所謂的迎難而上,勇於犧牲,擅啃硬骨頭,以少勝多,在他看來那都是二流部隊的水平,他喜歡不斷的迂迴、隱蔽、潛伏、深藏不露、確保在小範圍內的絕對優勢,然後一擊即中。他很擅長等待,善於捕捉各種微妙的變化,他是那麼的敏銳那麼會抓准機會。

真正出色的戰術不是突出重圍以弱勝強,而是永遠也別把自己陷進去。夏明朗是很少受傷的戰士,即使在他還年青衝動的時候都是如此,他天生有獵豹的基因,他喜歡控制局勢欺負人而不是被人欺負。

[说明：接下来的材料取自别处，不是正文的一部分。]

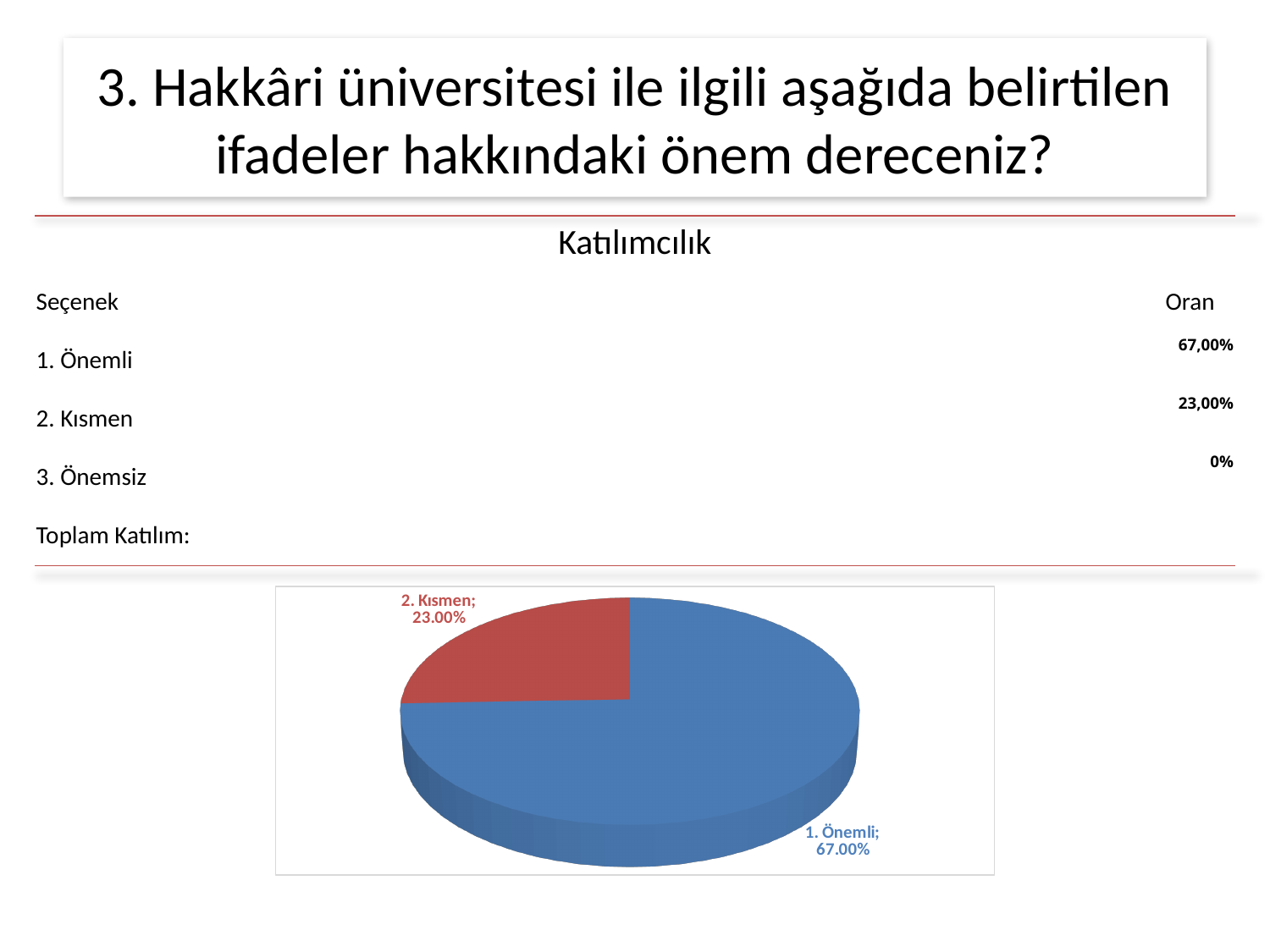
How many labelled slices does the pie chart show? 2 What is the value shown for the "2. Kısmen" slice in the pie chart? 23.00% Which is larger in the pie chart, "1. Önemli" or "2. Kısmen"? 1. Önemli What colour is the "2. Kısmen" slice in the pie chart? red What is the value shown for the "1. Önemli" slice in the pie chart? 67.00% What is the difference between the "1. Önemli" and "2. Kısmen" values in the pie chart? 44.00% What kind of chart is shown on the slide? pie chart What colour is the "1. Önemli" slice in the pie chart? blue According to the table above the chart, what is the Oran value for "3. Önemsiz"? 0% Which labelled slice of the pie chart is the smallest? 2. Kısmen Which slice of the pie chart is the largest? 1. Önemli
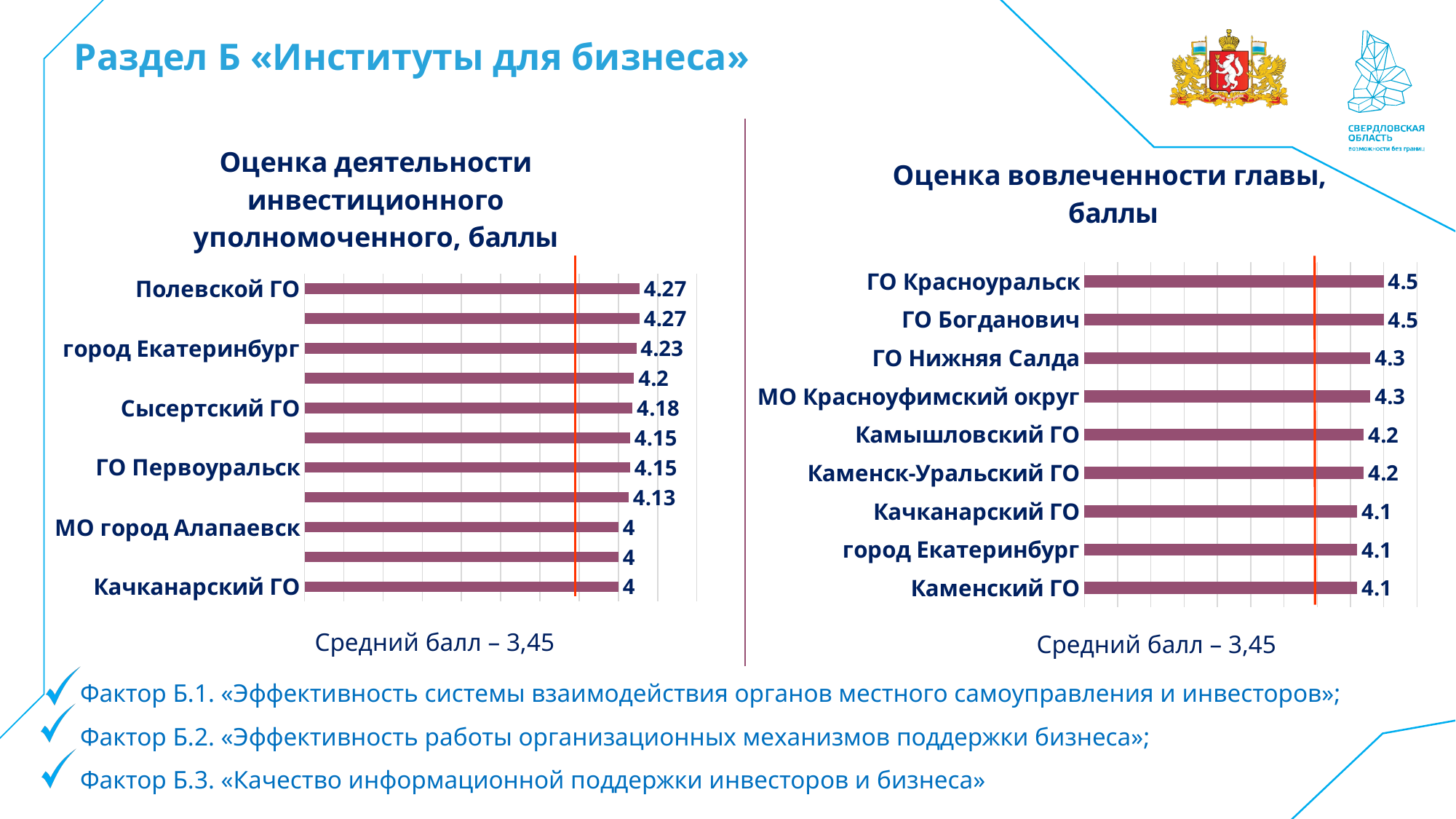
In the chart 'Оценка вовлеченности главы, баллы', what is the value for ГО Красноуральск? 4.5 What kind of chart is 'Оценка вовлеченности главы, баллы'? Bar chart In the chart 'Оценка вовлеченности главы, баллы', what is the value for Каменский ГО? 4.1 In the chart 'Оценка вовлеченности главы, баллы', which is larger: the value for ГО Нижняя Салда or the value for Качканарский ГО? ГО Нижняя Салда How many bars are shown in the chart 'Оценка вовлеченности главы, баллы'? 9 In the chart 'Оценка деятельности инвестиционного уполномоченного, баллы', what is the value for Сысертский ГО? 4.18 In the chart 'Оценка деятельности инвестиционного уполномоченного, баллы', what is the value for город Екатеринбург? 4.23 In the chart 'Оценка деятельности инвестиционного уполномоченного, баллы', what is the difference between the values for Полевской ГО and ГО Первоуральск? 0.12 In the chart 'Оценка вовлеченности главы, баллы', what is the difference between the values for ГО Богданович and город Екатеринбург? 0.4 In the chart 'Оценка деятельности инвестиционного уполномоченного, баллы', what is the value for Полевской ГО? 4.27 In the chart 'Оценка деятельности инвестиционного уполномоченного, баллы', which is larger: the value for Полевской ГО or the value for МО город Алапаевск? Полевской ГО In the chart 'Оценка вовлеченности главы, баллы', what is the value for Камышловский ГО? 4.2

然而現在他們就這樣站在大街上,像一個活動的靶子,他們在明而敵人在暗,夏明朗所有的優勢蕩然無存,這不是他習慣的戰鬥方式,這讓他感覺到恐懼。

車隊還在前進,可是問題似乎變得更加嚴重,夏明朗發現攻擊他們的人數雖然沒有變得更多一些,可是能夠準確射擊的比例卻在提高。似乎有一些更專業的人在加入進來,那些在南方打過仗的游擊隊甚至是臨國的職業軍人。他們在路口設置路障,逼迫車隊停下來清除十字路口的交叉火力,這樣他們就得到了更多的時間去下一個路口設置路障,而車隊每一次的停頓都意味著更猛烈集中的交火與更多的傷亡。

夏明朗懷疑他們可能中了頭彩,情況說不定比所有人能想像到的更嚴重,這個地區沒準兒已經聚集起了足夠引發下一次暴動的能量。他們只是在等待著,等待一個好時機或者一根導火索,而他,夏明朗上校,像一個傻瓜那樣領著人一頭撞進來,充當了那根槍藥引子。

卡車裡塞滿了傷員和人質,柳三變在一個路口釋放了那些俘虜,他已經徹底顧不上他們。

據說有一個詞叫「戰鬥迷霧」,就是說無論你以為自己已經準備得多麼充分,你被訓練得有多好,當戰鬥開始第一發子彈離開槍膛,未來就會變成一團迷霧。你將看不清對與錯,不知道前和後,你只能在迷霧中摸索,祈禱自己正在做著正確的事。

柳三變無比沉重地告訴夏明朗,他們又多了兩個重傷員,有一名士兵被子彈打穿了肺部,他需要儘快被送進醫院,否則他很快就會完蛋。

夏明朗得到這個消息的時候,正冒著亂槍把一個陸戰隊員從路口拖回來,他很勇敢,攻擊很有力,但是很多地方都做錯,他把自己的側面暴露了出來,而那個方向隨時都會有人放冷槍。

夏明朗發現現在他即使是大聲吼叫著都很難把自己的命令迅速傳達下去,這讓他不得不跑前跑後的進行面對面指揮,當然柳三變應該也一樣。這裡太吵了,到處都是槍聲和子彈掠過空氣的尖嘯聲,讓人根本聽不清別的東西。每個小隊都覺得自己的戰位很危險,小隊長們急著了解情況,也急著報告,他們常常緊張得開錯頻道,電台里充斥著各種各樣亂七八糟的句子,這讓戰士們很難迅速聽清來自夏明朗的命令。

他知道這不能怪柳三變和他的部隊,他們的確訓練有素,但是他們沒有被訓練過習慣身邊戰友的流血、呻吟、慘叫……甚至死亡,他們也沒機會習慣手臂骨折或者食指齊根削斷之後還怎麼堅持戰鬥。

此時此刻他們仍然能保持良好的隊形,沒有崩潰沒有退卻,仍然在有效還擊,仍然鬥志高昂,這已經說明了他們的確是精銳。

可是,這不夠。

夏明朗痛苦地發現如果他想要把更多的人完整無缺地帶回家,那還不夠,他希望他們更冷靜,更專註,心無旁騖的就像一塊石頭,而同時又像一隻耗子那樣敏感多疑小心謹慎,留心任何一點點風吹草動。

相對而言,馬小傑那一組特警的狀態要比陸戰隊好一些,他們的射擊更精準,他們更擅長觀察戰場,為自己尋找依託,他們有良好的巷戰訓練,也更懂得怎麼保持通訊頻道的清潔。可是他們也有自己的缺陷,他們被無處不在的敵人搞得手足無措,老是琢磨著要怎麼去消滅那些人。顯然他們更習慣的戰術是包圍——>集中火力——>殲滅,而不是逃跑。

「坦克呢!!」夏明朗沖著陸臻大吼。

陸臻做了一個手勢表示,聽說它們在加油。

真操蛋!夏明朗心想。

在戰鬥中,假如情況在變壞,那它總會變得更壞。